Von: C umali Yagmur/Hannover
Während sich die Politik in Deutschland auf eine kritische Abstimmung vorbereitet, die die Zukunft der Sicherheitspolitik prägen wird, verließen Schüler an hunderten Schulen im ganzen Land den Unterricht und gingen auf die Straße.
Auch in Hannover gingen Schüler auf die Straße und protestierten gegen die Wehrpflicht.
Das Bündnis „Hannover gegen Wehrpflicht“ rief zu einem „Schulstreik gegen die Wehrpflicht“ auf. Etwa 1.700 Jugendliche folgten diesem Aufruf und demonstrierten in der Innenstadt.
Am Tag, an dem der Bundestag die Modernisierung des Wehrdienstes billigte, versammelten sich rund 1.700 Jugendliche vor dem Hauptbahnhof Hannover – direkt neben dem Weihnachtsdorf – und protestierten gegen das neue Gesetz. Kurz nach 14:00 Uhr setzten sich die Streikenden in Bewegung und zogen etwa eine Stunde lang durch die Hannoveraner Innenstadt. Nach Angaben der Polizei verlief die Demonstration friedlich.
Die Redner Jonathan und Laurenz hätten eigentlich heute Mittag in der Schule sein müssen. Die beiden 17-Jährigen besuchen die zwölfte Klasse des Gymnasiums Limmer. Doch der Streik war ihnen wichtiger. „Ich bin Jahrgang 2008, das betrifft mich direkt“, sagt Laurenz. „Ich sehe es nicht ein, für Dinge zu sterben, hinter denen ich nicht stehe.“ Der Jugendliche hält einen Flyer zur Beratung für Kriegsdienstverweigerer in der Hand. „Ich werde zum nächsten Termin gehen“, sagt er.

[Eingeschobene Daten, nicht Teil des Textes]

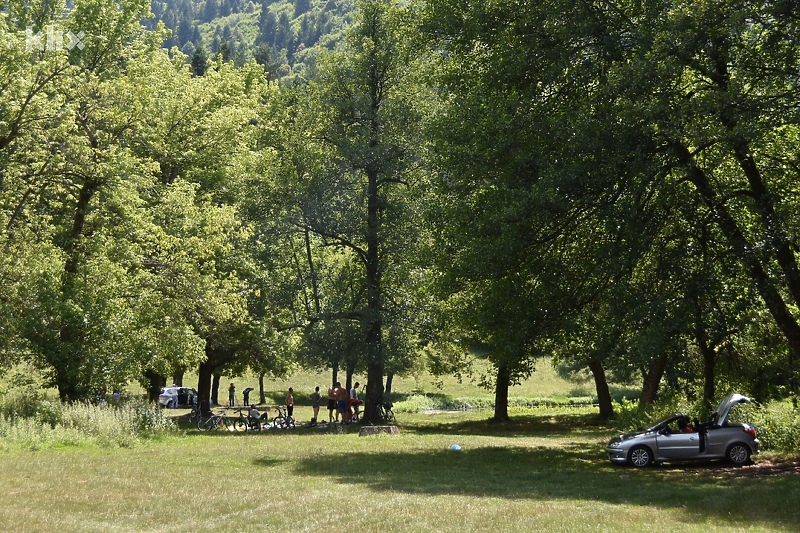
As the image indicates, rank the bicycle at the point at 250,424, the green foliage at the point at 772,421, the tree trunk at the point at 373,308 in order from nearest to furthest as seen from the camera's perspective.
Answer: the green foliage at the point at 772,421, the bicycle at the point at 250,424, the tree trunk at the point at 373,308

Das Bündnis „Nein zur Wehrpflicht“ hatte an etwa 20 Schulen in Hannover um Unterstützung für den Schulstreik geworben. Hannover ist einer von dutzenden Orten im ganzen Land, an denen „Schulstreiks gegen die Wehrpflicht“ angekündigt wurden. Dennis Schlichting vom Hannoveraner Ableger sagt, der Protest richte sich auch gegen die „geplanten ersten Schritte“ des neuen Gesetzes.
Bundeskanzler Friedrich Merz (CDU, unten rechts) gibt bei der namentlichen Abstimmung im Bundestag über das neue Wehrdienstgesetz seine Stimmkarte ab.
Die Modernisierung des Wehrdienstes sieht vor allem eine Verstärkung der Bundeswehr durch Freiwillige vor. Der Wehrdienst soll mindestens sechs Monate dauern und mit mindestens 2.600 Euro brutto monatlich vergütet werden. Ab dem 1. Januar ist es für 18-jährige Männer verpflichtend, in einem Fragebogen anzugeben, ob sie den Wehrdienst leisten wollen und ob sie sich dafür geeignet halten. Frauen können den Fragebogen ausfüllen, müssen aber nicht. Zudem wird die Musterung für junge Männer wieder verpflichtend.
Wenn sich auf diesem Weg jedoch nicht genügend Freiwillige finden, kann der Bundestag eine „bedarfsorientierte Wehrpflicht“ beschließen. Schlichting sagt: „Wir gehen davon aus, dass die Freiwilligkeit nicht ausreichen wird und eine Verpflichtung kommen wird.“
Auch Studenten schlossen sich dem Demonstration an, um Solidarität zu zeigen.
Die Protestform in Anlehnung an die Klimabewegung wurde bewusst gewählt. Bündnissprecher Schlichting sagt: „Was ist schon ein Tag Schule gegen ein halbes Jahr Zwangsdienst?“ Auch wenn der Streik in Hannover erst gegen Mittag begann, gingen Jugendliche in anderen Städten teils deutlich früher auf die Straße, in Göttingen beispielsweise schon vor 11 Uhr. Schlichting sagt: „Das war erst der Anfang.“ Für Anfang März sei der nächste bundesweite Streik geplant.
Während des Demonstration wurden Parolen wie „Hoch die internationale Solidarität“ und Grüße an das palästinensische Volk laut.
Der Demonstration verlief sehr ruhig und alle gingen ohne Zwischenfälle nach Hause.